● EXERCISES
(1) In the financial report excerpt below, how much does the Company expect to spend on capital expenditures during the current fiscal year?
(2) From the financial report excerpt below, copy the passage from "The Company utilized" to "on common stock." word for word.

● QUOTED TEXT

-- start --

The Company used $12,634,000 for investing activities in the first nine months
of fiscal 1997. The majority of these expenditures were for capital
expenditures and related deferred preoperating expenses incurred in connection
with the new nonwoven fiberglass mat plant at the Ennis, Texas facility, which
was in start-up during the period ended March 31, 1997, and changes in the
production line at the Shafter, California plant in the early part of fiscal
1997 to enhance the plant's overall performance. Total capital expenditures are
expected to be less in fiscal 1997 than in recent years, which included
significant capital expenditures relating to the construction of the two new
major manufacturing facilities. Capital expenditures are presently expected to
be about $16,000,000 during the current fiscal year.
The Company utilized $4,735,000 for financing activities in the first nine
months of fiscal 1997, primarily as a result of a reduction in long-term debt
and payment of dividends on common stock.
In September 1994, the Company's Board of Directors authorized the purchase of
up to $10 million of the Company's common shares from time to time on the open
market to be used for general corporate purposes. As of March 31, 1997, 127,900
shares with a cumulative cost of $2,059,000 had been repurchased under this
program. In September 1995, the Board of Directors reinstated the Company's
regular quarterly cash dividend. In September 1996, the Board of Directors
increased the regular quarterly cash dividend by 17% to seven cents per common
share.
The Company's operations are subject to extensive federal, state and local laws
and regulations relating to environmental matters. Although the Company does
not believe it will be required to expend amounts which will have a material
adverse effect on the Company's consolidated financial position or results of
operations by reason of environmental laws and regulations, such laws and
regulations are frequently changed and could result in significantly increased
cost of compliance.
Further, certain of the Company's industrial products operations utilize
hazardous materials in their production processes. As a result, the Company
incurs costs for remediation activities off-site and at its facilities from
time to time. The Company establishes and maintains reserves for such
remediation activities, when appropriate, in accordance with Statement of
Financial Accounting Standards No. 5, "Accounting for Contingencies." Current
reserves established for known or probable remediation activities are not
material to the Company's financial position or results of operations.
Management believes that cash and cash equivalents, cash flows from operations
and its revolving credit facility should be sufficient during fiscal 1997 and
beyond to fund its currently projected capital expenditure requirements,
working capital needs, dividends, stock repurchases and other cash
requirements.
8
<PAGE> 9
OUTLOOK
We expect that continuing strong demand for the Company's patented Enhanced
High Definition and Raised Profile Prestique shingles will increase shipments
and sales to record levels for fiscal 1997. In addition, we expect continuing
increases in earnings for the Company's industrial products group during the
fourth quarter of fiscal 1997. At present, we expect that fourth quarter
earnings will be well above last year's level and enable the Company to achieve
its prior forecast calling for fiscal 1997 earnings per share in the range of
$1.30 to $1.50 per share, up from $1.16 per share in fiscal 1996.

-- end --

● SUPPLIED ENTRIES
-- start --

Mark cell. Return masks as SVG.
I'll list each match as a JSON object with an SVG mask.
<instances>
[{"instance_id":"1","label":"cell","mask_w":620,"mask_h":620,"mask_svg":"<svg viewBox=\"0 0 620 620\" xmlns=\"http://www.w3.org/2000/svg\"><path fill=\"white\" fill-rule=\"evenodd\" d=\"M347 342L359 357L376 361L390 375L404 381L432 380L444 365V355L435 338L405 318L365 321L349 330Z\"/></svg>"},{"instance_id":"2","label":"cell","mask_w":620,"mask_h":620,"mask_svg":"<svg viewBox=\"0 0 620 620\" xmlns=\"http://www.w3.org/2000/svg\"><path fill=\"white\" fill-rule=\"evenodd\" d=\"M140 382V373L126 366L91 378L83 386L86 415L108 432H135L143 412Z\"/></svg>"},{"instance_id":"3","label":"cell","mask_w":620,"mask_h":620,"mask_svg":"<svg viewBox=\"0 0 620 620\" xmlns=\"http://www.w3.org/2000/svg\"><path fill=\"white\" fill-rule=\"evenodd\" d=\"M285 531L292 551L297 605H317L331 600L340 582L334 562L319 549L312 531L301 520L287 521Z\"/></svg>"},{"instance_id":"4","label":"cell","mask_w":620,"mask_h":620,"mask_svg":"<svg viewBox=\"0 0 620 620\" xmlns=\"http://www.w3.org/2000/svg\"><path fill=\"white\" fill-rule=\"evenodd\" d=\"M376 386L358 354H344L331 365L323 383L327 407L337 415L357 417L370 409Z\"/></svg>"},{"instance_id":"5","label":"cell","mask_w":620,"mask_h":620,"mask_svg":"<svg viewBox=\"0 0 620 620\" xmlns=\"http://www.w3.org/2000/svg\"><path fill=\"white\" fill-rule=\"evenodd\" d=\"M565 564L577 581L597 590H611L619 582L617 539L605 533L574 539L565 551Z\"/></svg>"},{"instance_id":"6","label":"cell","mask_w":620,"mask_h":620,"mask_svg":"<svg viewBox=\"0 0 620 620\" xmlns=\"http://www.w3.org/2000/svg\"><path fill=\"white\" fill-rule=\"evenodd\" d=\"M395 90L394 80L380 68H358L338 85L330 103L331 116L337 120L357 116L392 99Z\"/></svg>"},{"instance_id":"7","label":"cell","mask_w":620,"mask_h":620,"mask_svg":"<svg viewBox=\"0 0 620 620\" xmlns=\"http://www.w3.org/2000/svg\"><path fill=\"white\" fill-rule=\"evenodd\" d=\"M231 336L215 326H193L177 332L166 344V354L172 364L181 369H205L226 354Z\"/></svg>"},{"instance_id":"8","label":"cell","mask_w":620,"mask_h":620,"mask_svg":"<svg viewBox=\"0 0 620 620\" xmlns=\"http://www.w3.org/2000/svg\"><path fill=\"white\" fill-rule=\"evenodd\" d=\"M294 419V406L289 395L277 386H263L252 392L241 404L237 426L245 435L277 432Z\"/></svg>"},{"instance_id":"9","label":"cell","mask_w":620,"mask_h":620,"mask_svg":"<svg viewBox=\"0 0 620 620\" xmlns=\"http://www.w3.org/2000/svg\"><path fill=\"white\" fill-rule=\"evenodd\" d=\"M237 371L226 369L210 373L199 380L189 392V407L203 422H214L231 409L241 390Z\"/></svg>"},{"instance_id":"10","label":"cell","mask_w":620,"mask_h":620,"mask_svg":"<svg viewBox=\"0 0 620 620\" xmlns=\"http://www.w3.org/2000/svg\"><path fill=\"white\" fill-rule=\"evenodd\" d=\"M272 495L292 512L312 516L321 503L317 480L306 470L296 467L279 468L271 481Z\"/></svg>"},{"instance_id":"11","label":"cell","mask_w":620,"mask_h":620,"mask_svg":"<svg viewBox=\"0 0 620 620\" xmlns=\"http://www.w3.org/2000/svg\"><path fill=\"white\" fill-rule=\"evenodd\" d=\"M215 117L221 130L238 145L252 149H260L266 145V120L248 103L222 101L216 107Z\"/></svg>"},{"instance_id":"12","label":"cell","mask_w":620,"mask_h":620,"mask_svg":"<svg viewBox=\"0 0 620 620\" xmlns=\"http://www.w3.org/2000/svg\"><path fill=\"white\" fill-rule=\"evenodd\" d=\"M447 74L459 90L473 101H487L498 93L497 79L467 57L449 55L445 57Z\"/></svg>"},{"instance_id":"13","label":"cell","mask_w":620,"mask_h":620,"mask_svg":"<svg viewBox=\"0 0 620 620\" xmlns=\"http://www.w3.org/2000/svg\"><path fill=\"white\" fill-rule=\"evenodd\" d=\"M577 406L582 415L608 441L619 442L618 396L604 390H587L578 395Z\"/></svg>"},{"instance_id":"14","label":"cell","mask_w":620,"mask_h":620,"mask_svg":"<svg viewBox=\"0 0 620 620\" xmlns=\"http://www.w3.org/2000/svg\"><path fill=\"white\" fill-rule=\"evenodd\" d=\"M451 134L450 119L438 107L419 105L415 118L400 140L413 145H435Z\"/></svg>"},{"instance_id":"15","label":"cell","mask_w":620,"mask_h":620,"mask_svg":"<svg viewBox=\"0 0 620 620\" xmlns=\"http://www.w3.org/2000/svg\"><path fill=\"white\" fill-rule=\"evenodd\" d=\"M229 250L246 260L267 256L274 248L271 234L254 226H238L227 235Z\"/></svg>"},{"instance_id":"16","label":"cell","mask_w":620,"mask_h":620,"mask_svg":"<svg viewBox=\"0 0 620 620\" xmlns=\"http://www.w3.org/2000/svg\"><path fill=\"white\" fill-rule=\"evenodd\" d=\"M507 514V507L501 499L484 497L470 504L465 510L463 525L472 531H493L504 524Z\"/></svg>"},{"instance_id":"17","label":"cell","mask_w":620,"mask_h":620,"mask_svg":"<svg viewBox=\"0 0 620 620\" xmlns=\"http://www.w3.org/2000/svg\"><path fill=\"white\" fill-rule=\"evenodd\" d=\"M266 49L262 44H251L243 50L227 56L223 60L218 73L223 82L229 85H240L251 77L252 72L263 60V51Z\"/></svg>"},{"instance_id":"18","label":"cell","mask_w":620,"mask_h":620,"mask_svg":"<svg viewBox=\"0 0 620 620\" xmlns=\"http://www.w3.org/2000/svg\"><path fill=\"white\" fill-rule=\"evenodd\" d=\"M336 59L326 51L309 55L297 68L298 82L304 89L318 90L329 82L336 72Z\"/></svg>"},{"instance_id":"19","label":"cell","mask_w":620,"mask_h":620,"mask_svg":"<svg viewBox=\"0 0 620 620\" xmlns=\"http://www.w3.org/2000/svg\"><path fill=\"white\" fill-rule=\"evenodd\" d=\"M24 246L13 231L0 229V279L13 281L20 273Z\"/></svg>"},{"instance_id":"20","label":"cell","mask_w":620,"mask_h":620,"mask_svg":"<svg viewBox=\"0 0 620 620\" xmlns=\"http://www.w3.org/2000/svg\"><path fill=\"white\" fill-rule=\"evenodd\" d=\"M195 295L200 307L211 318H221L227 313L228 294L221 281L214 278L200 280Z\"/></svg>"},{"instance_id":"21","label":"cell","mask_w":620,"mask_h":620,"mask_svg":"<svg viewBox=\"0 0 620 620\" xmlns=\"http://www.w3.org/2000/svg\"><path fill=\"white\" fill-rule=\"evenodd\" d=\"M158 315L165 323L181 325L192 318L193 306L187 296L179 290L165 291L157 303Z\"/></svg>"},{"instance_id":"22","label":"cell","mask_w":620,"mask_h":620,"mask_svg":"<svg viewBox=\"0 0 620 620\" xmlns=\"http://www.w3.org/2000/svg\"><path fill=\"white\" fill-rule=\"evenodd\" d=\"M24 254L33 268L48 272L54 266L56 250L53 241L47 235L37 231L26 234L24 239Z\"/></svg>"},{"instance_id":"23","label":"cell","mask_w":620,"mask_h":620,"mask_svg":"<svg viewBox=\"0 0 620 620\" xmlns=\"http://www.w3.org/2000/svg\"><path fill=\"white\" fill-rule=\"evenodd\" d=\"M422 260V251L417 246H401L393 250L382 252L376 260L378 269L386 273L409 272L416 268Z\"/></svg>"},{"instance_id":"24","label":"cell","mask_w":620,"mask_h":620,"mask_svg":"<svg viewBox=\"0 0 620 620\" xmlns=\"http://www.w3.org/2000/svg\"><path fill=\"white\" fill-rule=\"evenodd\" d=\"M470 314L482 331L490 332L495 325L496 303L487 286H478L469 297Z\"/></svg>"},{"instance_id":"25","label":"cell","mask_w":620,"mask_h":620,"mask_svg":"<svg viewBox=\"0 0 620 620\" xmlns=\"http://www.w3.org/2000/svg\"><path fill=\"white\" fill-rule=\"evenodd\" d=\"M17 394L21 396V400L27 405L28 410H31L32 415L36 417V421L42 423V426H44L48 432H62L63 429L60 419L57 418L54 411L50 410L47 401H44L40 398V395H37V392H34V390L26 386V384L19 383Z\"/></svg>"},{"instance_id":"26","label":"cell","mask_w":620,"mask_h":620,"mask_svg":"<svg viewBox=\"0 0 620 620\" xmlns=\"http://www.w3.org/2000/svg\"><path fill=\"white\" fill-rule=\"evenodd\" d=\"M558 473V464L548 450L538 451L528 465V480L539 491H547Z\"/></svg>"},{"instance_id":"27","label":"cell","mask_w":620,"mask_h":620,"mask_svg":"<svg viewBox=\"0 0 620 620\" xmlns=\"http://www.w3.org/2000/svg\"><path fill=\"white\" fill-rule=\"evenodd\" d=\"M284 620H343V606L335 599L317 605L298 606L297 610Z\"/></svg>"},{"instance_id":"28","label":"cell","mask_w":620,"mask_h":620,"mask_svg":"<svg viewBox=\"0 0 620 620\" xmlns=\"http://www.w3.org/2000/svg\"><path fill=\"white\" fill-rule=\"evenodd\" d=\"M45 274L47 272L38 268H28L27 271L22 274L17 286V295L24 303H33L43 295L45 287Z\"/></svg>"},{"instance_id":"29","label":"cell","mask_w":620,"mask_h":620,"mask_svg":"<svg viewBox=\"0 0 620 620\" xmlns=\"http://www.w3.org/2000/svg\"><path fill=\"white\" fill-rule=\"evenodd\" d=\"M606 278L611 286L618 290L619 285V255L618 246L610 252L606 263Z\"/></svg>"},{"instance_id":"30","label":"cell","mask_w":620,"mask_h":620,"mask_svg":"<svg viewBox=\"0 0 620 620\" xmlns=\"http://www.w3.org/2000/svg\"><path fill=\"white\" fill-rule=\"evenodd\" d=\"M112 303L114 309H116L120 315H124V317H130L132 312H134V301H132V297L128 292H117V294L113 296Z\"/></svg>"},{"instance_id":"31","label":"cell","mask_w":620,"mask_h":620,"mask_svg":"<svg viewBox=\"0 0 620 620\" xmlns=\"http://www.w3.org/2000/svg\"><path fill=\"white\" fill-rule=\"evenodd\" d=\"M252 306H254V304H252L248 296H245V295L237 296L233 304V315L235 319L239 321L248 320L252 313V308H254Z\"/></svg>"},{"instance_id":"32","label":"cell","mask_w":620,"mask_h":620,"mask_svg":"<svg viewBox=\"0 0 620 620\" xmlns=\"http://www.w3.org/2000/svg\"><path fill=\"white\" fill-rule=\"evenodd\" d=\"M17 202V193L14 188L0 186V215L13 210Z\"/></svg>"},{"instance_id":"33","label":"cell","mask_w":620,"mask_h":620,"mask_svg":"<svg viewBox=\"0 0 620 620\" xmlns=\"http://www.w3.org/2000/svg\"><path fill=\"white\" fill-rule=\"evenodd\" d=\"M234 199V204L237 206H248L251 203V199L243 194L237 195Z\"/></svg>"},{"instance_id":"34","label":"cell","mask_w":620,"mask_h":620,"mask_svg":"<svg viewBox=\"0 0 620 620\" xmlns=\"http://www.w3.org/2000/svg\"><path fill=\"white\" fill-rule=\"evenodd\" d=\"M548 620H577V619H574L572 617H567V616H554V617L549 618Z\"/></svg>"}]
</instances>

-- end --

● RESPONSE LIST
(1) About $16,000,000.

(2)
The Company utilized $4,735,000 for financing activities in the first nine
months of fiscal 1997, primarily as a result of a reduction in long-term debt
and payment of dividends on common stock.